When you attempt to avail a loan, lenders generally check if you are a financial risk by gauging your creditworthiness. In other words, you need to know how to build credit if you want to boost your chances of getting the loan you want. Lenders usually gauge your creditworthiness via Credit Rating Agencies (CRA) namely Experian, TransUnion, or Equifax.
CRAs generally use the following information to calculate your credit scores: your payment history, credit usage, missed credit payments, credit mix, foreclosures, etc. Different CRAs determine and assign you a credit score differently.
For example, Experian’s credit score is known to range from 0 to 999 with 0 being the minimum while TransUnion’s credit score is between 300 and 850. Equifax’s credit score, however, ranges from 0 to 700. In any case, the higher your credit score the better.
Banks tend to offer you deals on loans based on the information they receive from the CRAs mentioned. If your credit score is excellent in their view, you can expect to get approved for a loan at a relatively low-interest rate. The added advantage is that you can expect the bank to allow you to take out a larger loan amount.
However, if your credit score is inadequate, you could still get a loan, but at a much higher interest rate. Also, the banks will not allow you to take out large loan amounts because they perceive you to be a financial risk. Sometimes, you may not even be eligible for a loan. If you find yourself in dire need of a loan but have a low credit score, you can still look for loans for bad credit with no guarantor.
How do you improve your Credit Score in the UK?
Now that you’ve recognized the value of having an excellent credit score, here are a few things you can do to improve it:
Make timely loan repayments
This is one of the most effective ways to improve your credit score. As simplistic as it seems, you’d be surprised to find that many borrowers fail to do this and end up having a hard time clearing credit card debt, and this reflects on their credit record. Want to improve your credit score? Make timely loan repayments.

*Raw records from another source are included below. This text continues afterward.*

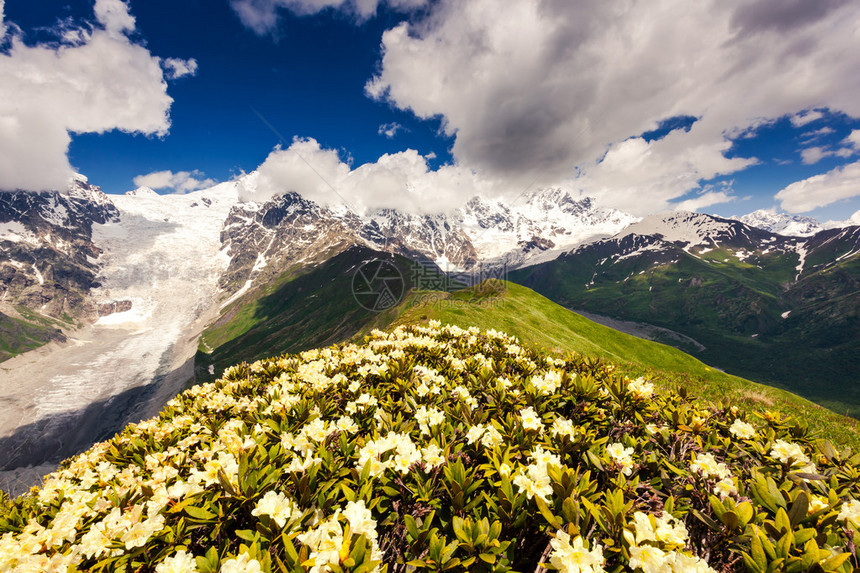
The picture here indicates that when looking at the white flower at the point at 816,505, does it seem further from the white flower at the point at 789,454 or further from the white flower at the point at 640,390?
the white flower at the point at 640,390

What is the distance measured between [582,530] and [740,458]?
412 centimetres

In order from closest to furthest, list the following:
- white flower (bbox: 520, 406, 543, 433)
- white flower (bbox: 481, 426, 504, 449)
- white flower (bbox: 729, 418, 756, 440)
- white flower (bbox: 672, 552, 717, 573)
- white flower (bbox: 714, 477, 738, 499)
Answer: white flower (bbox: 672, 552, 717, 573)
white flower (bbox: 714, 477, 738, 499)
white flower (bbox: 481, 426, 504, 449)
white flower (bbox: 520, 406, 543, 433)
white flower (bbox: 729, 418, 756, 440)

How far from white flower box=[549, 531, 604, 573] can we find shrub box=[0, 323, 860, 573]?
0.6 inches

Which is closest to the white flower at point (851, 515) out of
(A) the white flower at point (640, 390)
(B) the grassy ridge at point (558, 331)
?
(A) the white flower at point (640, 390)

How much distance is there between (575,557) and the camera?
2768mm

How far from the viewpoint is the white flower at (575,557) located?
2686mm

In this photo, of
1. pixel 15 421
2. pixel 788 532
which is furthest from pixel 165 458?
pixel 15 421

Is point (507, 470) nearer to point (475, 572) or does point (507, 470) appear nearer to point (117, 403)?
point (475, 572)

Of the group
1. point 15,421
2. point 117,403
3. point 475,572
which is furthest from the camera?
point 117,403

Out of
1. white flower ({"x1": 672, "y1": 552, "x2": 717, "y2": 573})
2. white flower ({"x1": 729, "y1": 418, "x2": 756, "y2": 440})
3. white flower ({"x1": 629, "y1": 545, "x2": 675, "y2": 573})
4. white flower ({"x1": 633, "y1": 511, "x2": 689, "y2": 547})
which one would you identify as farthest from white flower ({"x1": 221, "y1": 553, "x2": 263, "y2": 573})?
white flower ({"x1": 729, "y1": 418, "x2": 756, "y2": 440})

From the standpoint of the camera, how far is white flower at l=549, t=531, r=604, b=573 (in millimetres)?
2686

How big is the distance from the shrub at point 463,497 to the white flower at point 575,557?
0.02m

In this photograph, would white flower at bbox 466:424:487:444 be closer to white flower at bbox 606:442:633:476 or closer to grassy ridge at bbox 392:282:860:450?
white flower at bbox 606:442:633:476

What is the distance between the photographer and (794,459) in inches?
171
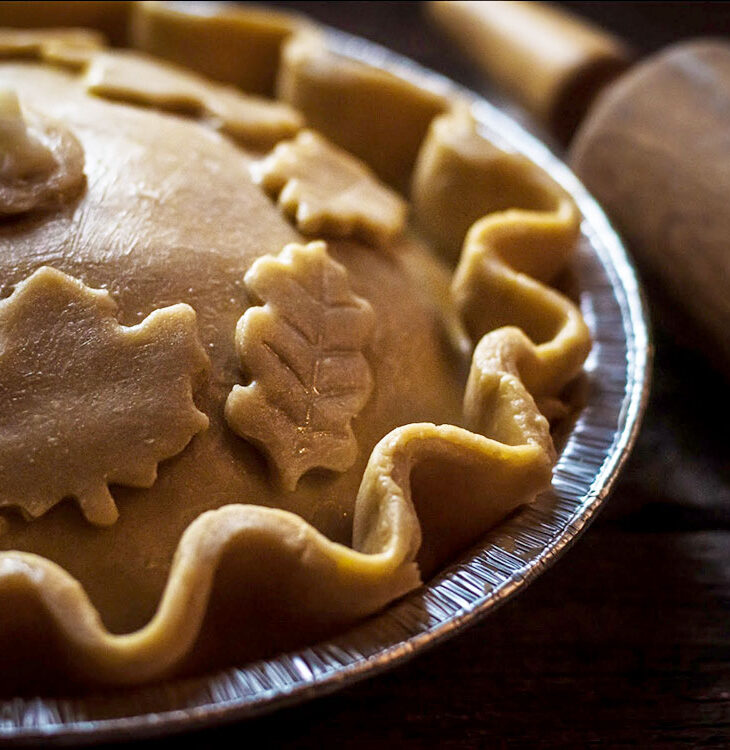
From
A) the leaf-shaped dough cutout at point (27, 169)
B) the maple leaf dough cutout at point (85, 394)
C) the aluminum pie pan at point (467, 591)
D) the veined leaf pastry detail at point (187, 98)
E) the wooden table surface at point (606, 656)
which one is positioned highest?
the leaf-shaped dough cutout at point (27, 169)

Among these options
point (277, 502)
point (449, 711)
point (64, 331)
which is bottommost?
point (449, 711)

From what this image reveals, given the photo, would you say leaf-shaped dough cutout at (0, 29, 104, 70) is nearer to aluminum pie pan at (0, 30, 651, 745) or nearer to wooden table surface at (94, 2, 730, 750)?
aluminum pie pan at (0, 30, 651, 745)

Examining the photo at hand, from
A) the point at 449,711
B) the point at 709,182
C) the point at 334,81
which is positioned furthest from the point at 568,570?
the point at 334,81

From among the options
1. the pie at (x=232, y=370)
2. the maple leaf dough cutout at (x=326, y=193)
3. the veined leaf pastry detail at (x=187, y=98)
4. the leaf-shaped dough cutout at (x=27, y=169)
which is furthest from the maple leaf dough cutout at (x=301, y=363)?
the veined leaf pastry detail at (x=187, y=98)

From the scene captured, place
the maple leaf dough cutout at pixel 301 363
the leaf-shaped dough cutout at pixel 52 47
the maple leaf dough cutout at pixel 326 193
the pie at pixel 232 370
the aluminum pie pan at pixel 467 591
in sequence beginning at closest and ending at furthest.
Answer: the aluminum pie pan at pixel 467 591 → the pie at pixel 232 370 → the maple leaf dough cutout at pixel 301 363 → the maple leaf dough cutout at pixel 326 193 → the leaf-shaped dough cutout at pixel 52 47

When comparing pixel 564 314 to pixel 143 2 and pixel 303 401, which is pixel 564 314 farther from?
pixel 143 2

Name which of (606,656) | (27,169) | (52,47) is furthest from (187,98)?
(606,656)

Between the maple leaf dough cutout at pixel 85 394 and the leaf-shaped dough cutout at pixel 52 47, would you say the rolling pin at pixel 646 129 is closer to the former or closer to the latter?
the leaf-shaped dough cutout at pixel 52 47
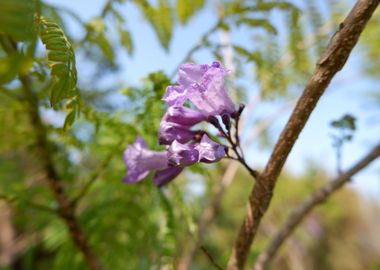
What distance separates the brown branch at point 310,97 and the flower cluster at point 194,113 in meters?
0.08

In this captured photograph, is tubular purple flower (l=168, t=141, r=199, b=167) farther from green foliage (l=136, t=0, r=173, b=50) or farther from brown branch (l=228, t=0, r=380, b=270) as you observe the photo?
green foliage (l=136, t=0, r=173, b=50)

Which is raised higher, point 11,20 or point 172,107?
point 11,20

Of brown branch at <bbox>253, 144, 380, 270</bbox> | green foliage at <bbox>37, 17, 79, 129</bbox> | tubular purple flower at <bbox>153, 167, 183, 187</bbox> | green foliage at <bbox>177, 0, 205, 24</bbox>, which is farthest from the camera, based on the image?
green foliage at <bbox>177, 0, 205, 24</bbox>

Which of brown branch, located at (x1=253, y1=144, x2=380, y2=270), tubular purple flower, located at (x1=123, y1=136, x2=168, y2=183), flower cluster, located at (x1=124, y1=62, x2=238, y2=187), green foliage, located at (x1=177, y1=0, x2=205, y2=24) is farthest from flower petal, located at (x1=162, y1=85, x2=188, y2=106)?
green foliage, located at (x1=177, y1=0, x2=205, y2=24)

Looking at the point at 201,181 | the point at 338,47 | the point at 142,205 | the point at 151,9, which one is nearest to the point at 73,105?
the point at 338,47

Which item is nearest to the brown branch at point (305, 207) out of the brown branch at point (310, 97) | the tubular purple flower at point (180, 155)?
the brown branch at point (310, 97)

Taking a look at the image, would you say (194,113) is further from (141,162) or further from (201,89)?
(141,162)

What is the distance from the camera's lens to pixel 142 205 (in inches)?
54.9

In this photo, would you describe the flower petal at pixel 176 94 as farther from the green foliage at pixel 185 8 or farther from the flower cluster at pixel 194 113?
the green foliage at pixel 185 8

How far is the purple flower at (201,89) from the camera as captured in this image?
2.00 ft

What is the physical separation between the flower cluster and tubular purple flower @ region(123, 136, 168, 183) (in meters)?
0.12

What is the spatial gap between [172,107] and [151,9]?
638 millimetres

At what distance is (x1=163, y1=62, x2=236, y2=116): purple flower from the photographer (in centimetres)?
61

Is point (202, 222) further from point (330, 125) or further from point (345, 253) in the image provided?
point (345, 253)
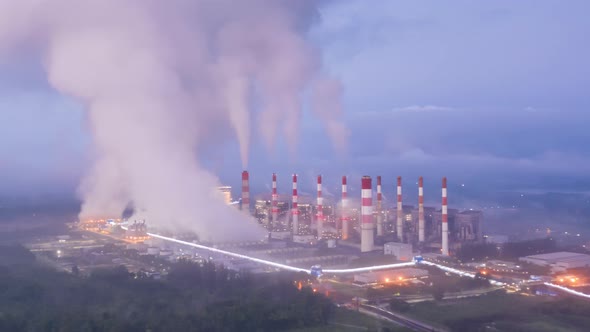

Do not conduct multiple credit checks
As mentioned, you need to have an above-average credit score to get the loans you deem ideal. However, the process of checking your credit score itself can affect it adversely. Frequenting multiple banks in search of the ideal loan and having them calculate your credit score can damage your credit score, which is counter-productive.
Get rid of accounts that you no longer use
If you have multiple accounts and no longer use them, get rid of them immediately. The CRAs will be unable to get information on your residual balances in your old accounts. They will consider this as they finalize your credit score. You are better off without accounts that you do not use any more.
Become a part of the Electoral roll
Joining the electoral roll is yet another way to increase your credit score in the UK. Lenders and CRAs want to know if the details you’ve submitted are correct. Doing this makes it easy for them to verify.
You increase your chances even more if you have a fixed residential location and the same job and bank account for a few years without change.
Use a prepaid card from a credit builder to build your credit
Here is another way to improve your credit score in the UK. Credit builder shows borrowers how to improve their credit score. In other words, it is a simple and straightforward solution to boost your credit score in the least time possible.
Borrowers pay a monthly fee, which gets automatically debited from their bank accounts. This fee is declared to CRAs on a monthly basis for twelve months as a payment of interest. During this period, you can see your credit ratings go up.
How Long will it take to Rebuild your Credit Score?
The time you will need to improve your credit history will primarily depend on why and how bad your credit history was affected. As you go about improving your credit score, remember the following:
- You can expect delinquencies to stay on your credit report for up to seven years.
- You can also expect public record incidents to stick to your credit report for seven years. However, it could stay for up to 10 years in case of bankruptcy.
- Most other inquiries will stay on your report for two years.
As you work on improving your credit score in the UK, remember that this process will take a substantial amount of time. You can start by determining your Fair, Isaac, and Company (FICO) Score from Experian.